A geração de hoje, talvez olhe para nós com cara de espanto, tentando saber como sobrevivíamos com tão poucos recursos e manias estranhas e esquisitas... Bem, nós nos contentávamos com o que tínhamos. Tínhamos o bonde e as praias despoluídas. Quando não era possível ir à Miami, fazíamos passeios à Ilha de Paquetá, Petrópolis, Santos ou Guarujá.
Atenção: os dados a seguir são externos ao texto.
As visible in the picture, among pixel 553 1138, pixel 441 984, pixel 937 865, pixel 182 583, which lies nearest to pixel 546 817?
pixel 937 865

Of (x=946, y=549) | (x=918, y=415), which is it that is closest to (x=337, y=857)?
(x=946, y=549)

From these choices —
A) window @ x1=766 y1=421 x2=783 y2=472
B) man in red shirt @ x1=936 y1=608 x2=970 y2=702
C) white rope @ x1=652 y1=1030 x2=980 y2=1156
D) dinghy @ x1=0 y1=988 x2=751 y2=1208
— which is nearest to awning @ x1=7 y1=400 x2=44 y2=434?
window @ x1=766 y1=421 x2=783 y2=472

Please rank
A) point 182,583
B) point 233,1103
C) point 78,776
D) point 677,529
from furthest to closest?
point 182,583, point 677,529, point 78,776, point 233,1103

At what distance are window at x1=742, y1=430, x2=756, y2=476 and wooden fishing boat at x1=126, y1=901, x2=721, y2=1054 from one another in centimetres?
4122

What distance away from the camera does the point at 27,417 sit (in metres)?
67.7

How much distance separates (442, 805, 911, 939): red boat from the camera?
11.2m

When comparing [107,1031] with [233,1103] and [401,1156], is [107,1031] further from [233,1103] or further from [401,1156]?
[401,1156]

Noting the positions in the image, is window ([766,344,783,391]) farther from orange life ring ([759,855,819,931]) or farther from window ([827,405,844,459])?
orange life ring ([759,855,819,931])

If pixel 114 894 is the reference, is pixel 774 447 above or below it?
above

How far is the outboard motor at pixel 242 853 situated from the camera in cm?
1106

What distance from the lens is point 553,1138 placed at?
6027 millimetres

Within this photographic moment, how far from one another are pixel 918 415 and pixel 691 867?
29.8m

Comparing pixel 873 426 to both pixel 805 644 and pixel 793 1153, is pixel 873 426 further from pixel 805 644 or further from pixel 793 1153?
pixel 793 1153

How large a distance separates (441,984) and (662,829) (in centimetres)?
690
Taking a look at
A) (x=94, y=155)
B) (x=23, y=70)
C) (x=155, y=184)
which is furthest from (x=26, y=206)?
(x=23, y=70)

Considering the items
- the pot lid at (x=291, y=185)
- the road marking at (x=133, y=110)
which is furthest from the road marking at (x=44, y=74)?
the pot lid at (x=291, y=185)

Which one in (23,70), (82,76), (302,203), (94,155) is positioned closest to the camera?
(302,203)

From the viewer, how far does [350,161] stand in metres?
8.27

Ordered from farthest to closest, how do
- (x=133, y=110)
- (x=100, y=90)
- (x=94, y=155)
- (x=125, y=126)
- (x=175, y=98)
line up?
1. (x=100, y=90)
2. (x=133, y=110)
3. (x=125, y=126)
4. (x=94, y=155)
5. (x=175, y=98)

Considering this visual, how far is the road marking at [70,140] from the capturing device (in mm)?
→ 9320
Tínhamos as brincadeiras de rua, os bailes de formatura, as novelas da Rádio Nacional.

Curtíamos o delicioso namoro no portão, com todo respeito. E as favelas eram apenas temas de belas músicas. Também fazíamos passeios ao Joá, e ao Pico do Jaraguá ou na Barra que era então um grande areal. Existiam muitos terrenos baldios, onde a garotada se divertia e jogava pelada. E o mais importante, andávamos pelas ruas sem medo de assalto ou sequestro.

Parece muito pouco, quase nada comparado com a trepidante época atual. Com os roubos na Petrobrás, políticos desavergonhados, impeachment, Partidos sem postura e sem honra. Mas éramos felizes, inocentes, românticos e sem a terrível competição de hoje. Não é de espantar que estejamos hoje confusos e haja tamanha lacuna entre as gerações.

Mas nós vivíamos! Sim, nós vivíamos e continuaremos a viver, apesar das próximas invenções. Qualquer dia destes vamos ver como eram os escoteiros de 1950, outra época, outros tempos, mas era bom demais!  (baseado na postagem de Henrique Nigri).